I propose an analysis of the inflectional system of clauses that captures both crosslinguistic variation and differences between adult speakers and young children learning a given language. The phenomena of interest fall into two classes: 1) case marking and subject-predicate agreement; and 2) tense marking and the licensing of overt and null subjects. The major goals are:
I argue that structural case marking is a reflex of the same syntactic feature-checking relation as agreement; I label this conglomeration Accord. The presence in a clause of features involved in Accord is not an absolute convergence requirement. Rather, it is due to a preference among convergent derivations, expressed as the Accord Maximization Principle (AMP), which compares structures that differ only on uninterpretable features (in the sense of Chomsky 1995). Among those that meet all convergence requirements, only those with the most Accord relations are admissible. Children do not always successfully enforce this preference, sometimes reverting to a representation where structural case features have not been introduced. When this happens, arguments appear in the default case of the language, supplied in the Spell-Out component.

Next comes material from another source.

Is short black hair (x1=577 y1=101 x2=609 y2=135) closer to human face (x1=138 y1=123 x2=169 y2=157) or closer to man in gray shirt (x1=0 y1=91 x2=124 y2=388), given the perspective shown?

Evidence from child corpus studies (both normal and Specifically Language Impaired) shows that children know both that case and agreement must be checked together and that default case must be supplied when case is absent.
With regard to subject licensing, I show that the absence of Tense features is often compatible with both PRO and overt subjects. Children's overt subjects of nonfinite clauses are thus consistent with adult grammars. The relationship between the distribution of syntactic Tense features and the meanings of clauses is governed by interface conditions on which adults and children apparently differ.